Den Wettbewerb in der Branche verstehen (NK 3.26/3.27/4.1)
Ein Ansatz, der auch von den Treuhandorganisationen genutzt wird, um die Dynamik einer Branche zu verstehen, ist das 5-Kräfte-Modell von Porter. Hierbei wird abgeschätzt: Wie hoch sind die Barrieren für neue Anbieter, in den Markt einzusteigen (Schutzwirkung)? Wie stark ist die Verhandlungsmacht von Lieferanten auf der einen (Beschaffungsrisiken und -kosten) und Abnehmer auf der anderen Seite (erzielbares Preisniveau)? In welchem Ausmass ist damit zu rechnen, dass die bestehenden Produkte und Leistungen durch schnellere, billigere und bessere Verfahren substituiert werden (technischer Fortschritt und Innovationsdynamik)? Nicht zuletzt spielt die Intensität des Wettbewerbs in der Branche (erzielbare Margen) eine Rolle für die Ertragskraft in der Branche. Gesetzliche Regelungen und Verordnungen können Einfluss auf alle vorgenannten Faktoren ausüben (Veränderung oder Konstanz der «Spielregeln»).

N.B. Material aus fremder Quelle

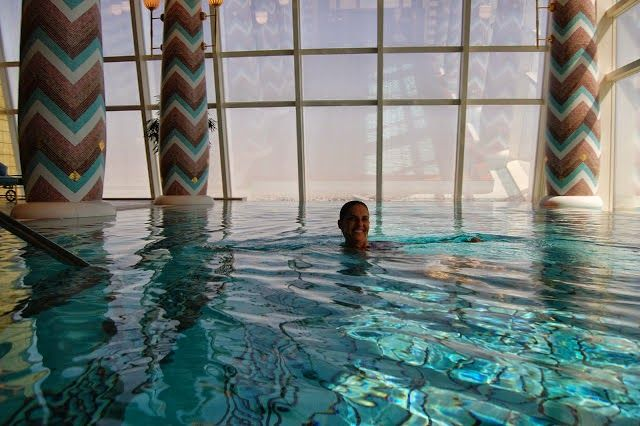 Visto e Turismo em Dubai com Guia: Suite de luxo no Hotel 7 estrelas DUBAI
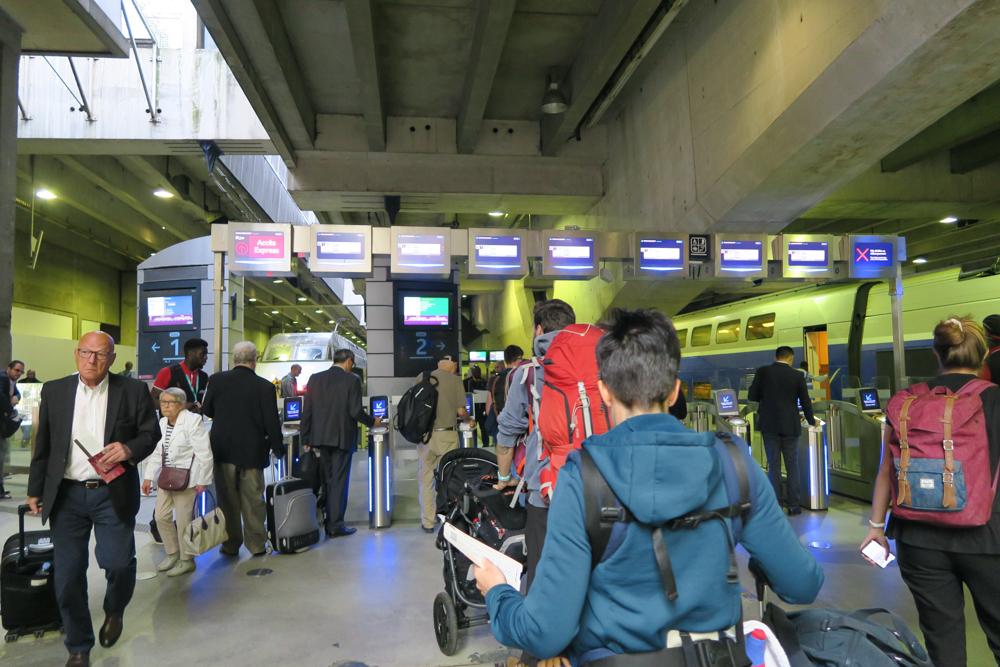モンパルナス TGV 改札口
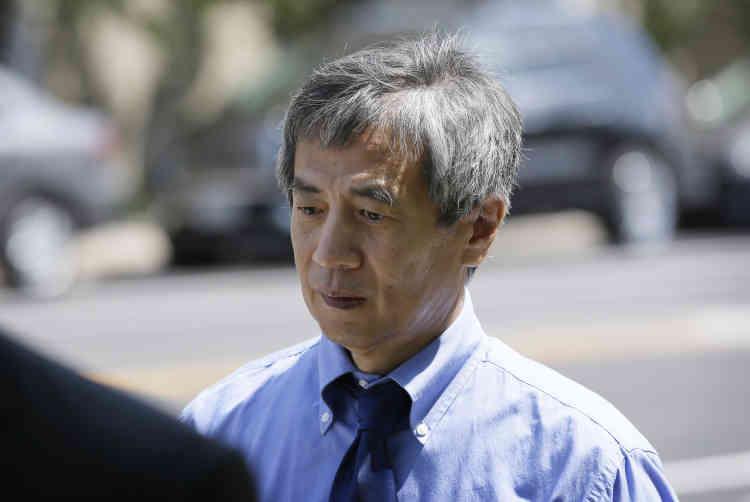 Le 1er juillet, ce généticien sud-coréen de l'université de l'Iowa a été condamné aux Etats-Unis à 57 mois d'emprisonnement et à une amende de 7,2 millions de dollars (6,65 millions d'euros) pour avoir falsifié des données sur des essais vaccinaux contre le VIH. En France, le 10 juillet, le CNRS a annoncé l'exclusion pendant deux ans d'Olivier Voinnet, chercheur vedette de la biologie végétale, accusé de « manipulations délibérées de figures non conformes aux règles de présentation des résultats scientifiques ». Fin 2015, sept de ses articles scientifiques avaient été rétractés.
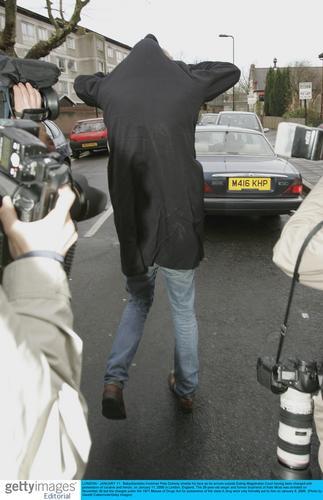组图:浪子皮特藏毒被起诉遭媒体围攻脱衣遮面
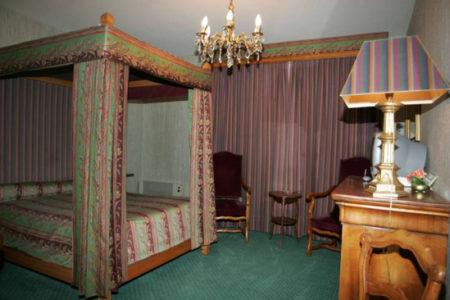 Hotel Los Tres Mosqueteros, romanticismo francés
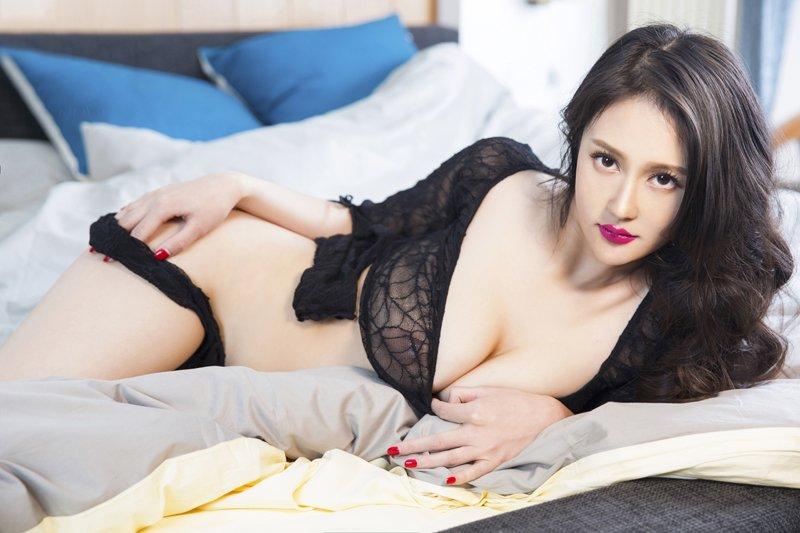 出生:中国北京 职业:主持人,演员,歌手,模特 兴趣:跳舞 详细资料:周然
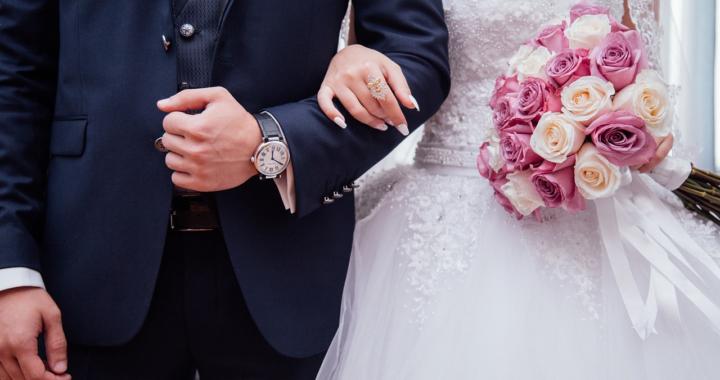 Hochzeitskleidung für Braut & Bräutigam
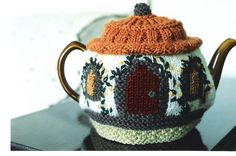 Carol's tea cosy; photo other side, via Flickr.
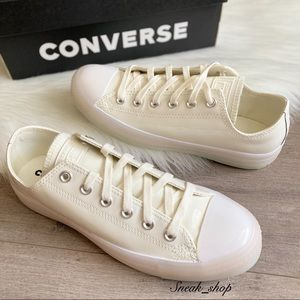 NWT Converse Chuck Taylor All Star Glow Low Top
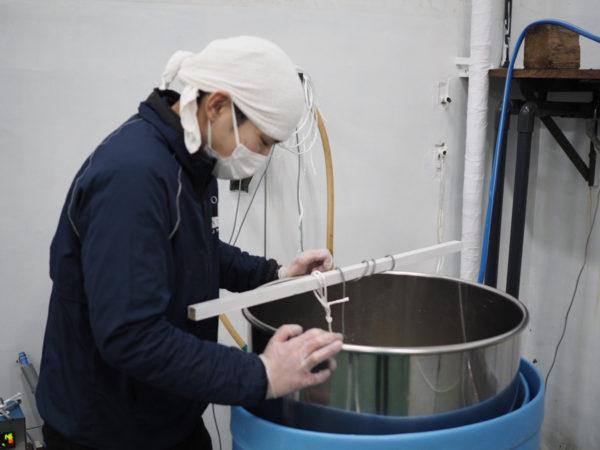 責任醸造タンクを確認する醸造社員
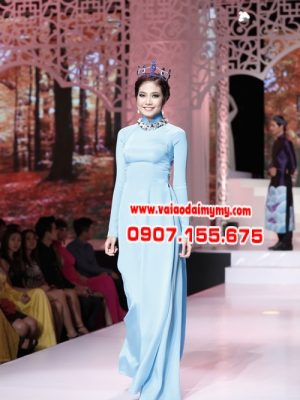áo dài màu xanh nhạt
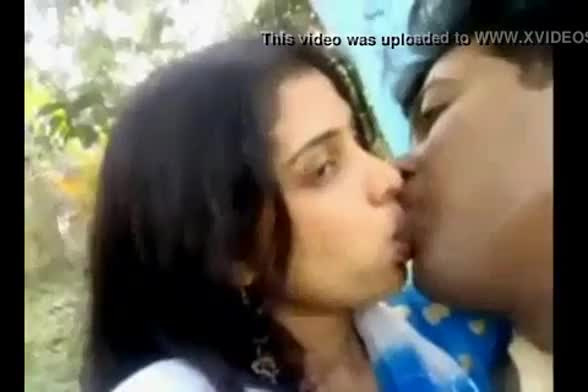 Indian college lovers sex video leaked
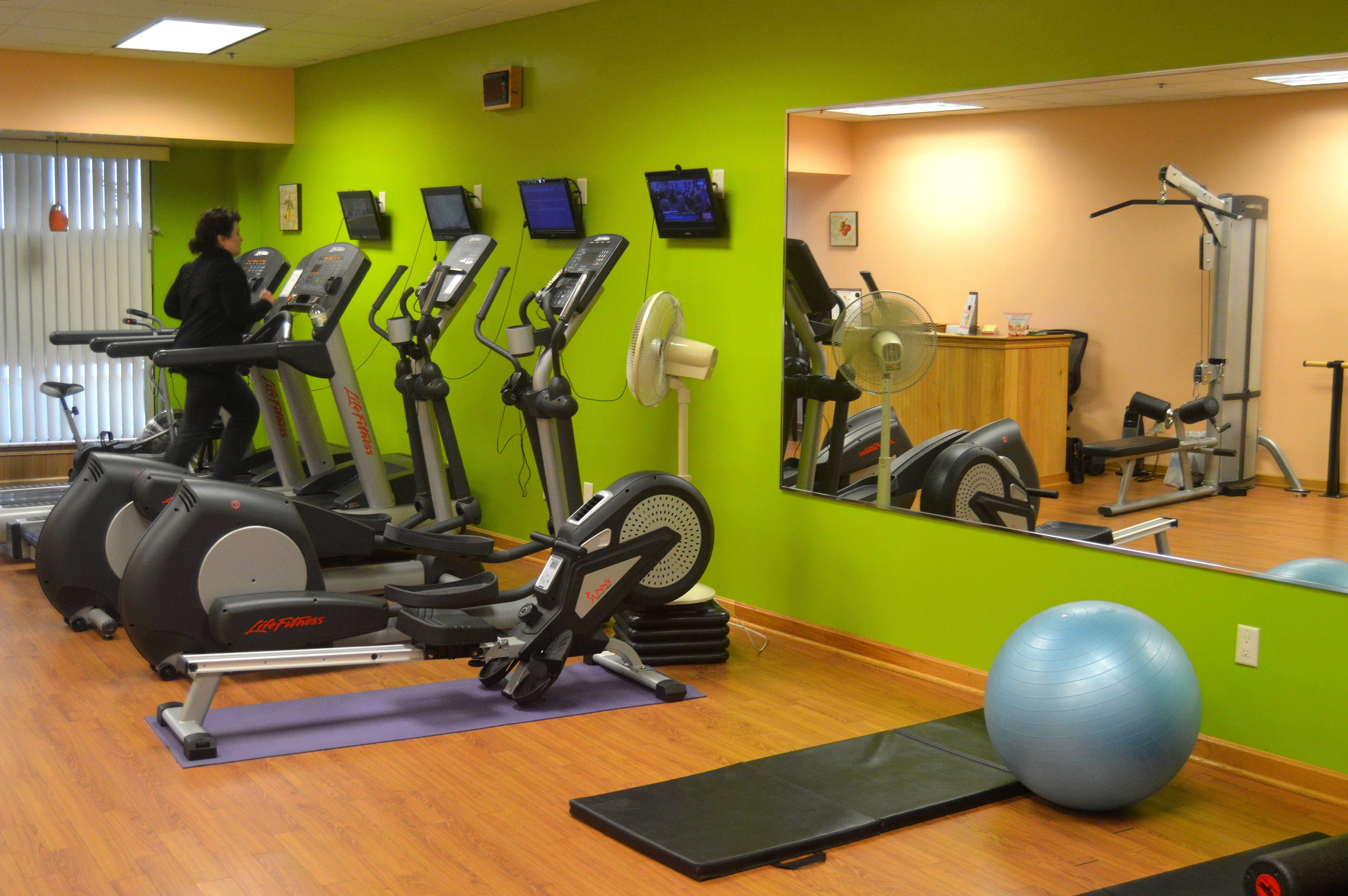 ce092188d763a92bec21_Fit_to_Be_Fab_-_treadmill.JPG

Zukünftige Entwicklungen Umfeld sichtbar machen
«Ein besseres Verständnis von externen Veränderungen/Trends in Politik, Umwelt, Gesetzen, Technologie schafft Wettbewerbsvorteile. Die Betrachtung von Wettbewerb, Märkten, Soziales und Gesellschaft, Wirtschaft usw. kann international, national, regional oder lokal erfolgen ». (NK 3.24/4.1)
Für eine systematische Trendanalyse bietet sich das St.Galler Managementmodell an. Das Modell erlaubt eine systematische Strukturierung und Identifizierung von Feldern, in denen sich für die Organisation wichtige Veränderungen abspielen können. Zum einen bilden Beschaffungs- und Absatzmärkte Pfeiler dieses Modells. Zum anderen wird das Umfeld in sogenannten Sphären gebündelt. Speziell sind dies Gesellschaft, Natur, Technologie und Wirtschaft.
Auf der Beschaffungsseite ist nicht nur an Engpassmaterialien zu denken. Dort, wo Nachfrage- oder politische Verwerfungen auftreten können, ist eine verstärkte Beobachtung angebracht. Weiterhin ist hier an die «Beschaffung» von Mitarbeitern, Energie, Kapital oder Informationen zu denken. Engpässe sind dabei z. T. branchenspezifisch. Bei den Absatzmärkten sind Abhängigkeiten von bestimmten Kunden bzw. Branchen sowie Verlagerungen von den klassischen Absatzwegen hin zu internetbasierten Kanälen von Bedeutung. Multimedia und informierte Kunden verändern das Verhältnis zur Organisation. Es gilt aber auch, Entwicklungen im Zahlungsverhalten der Abnehmer im Auge zu behalten.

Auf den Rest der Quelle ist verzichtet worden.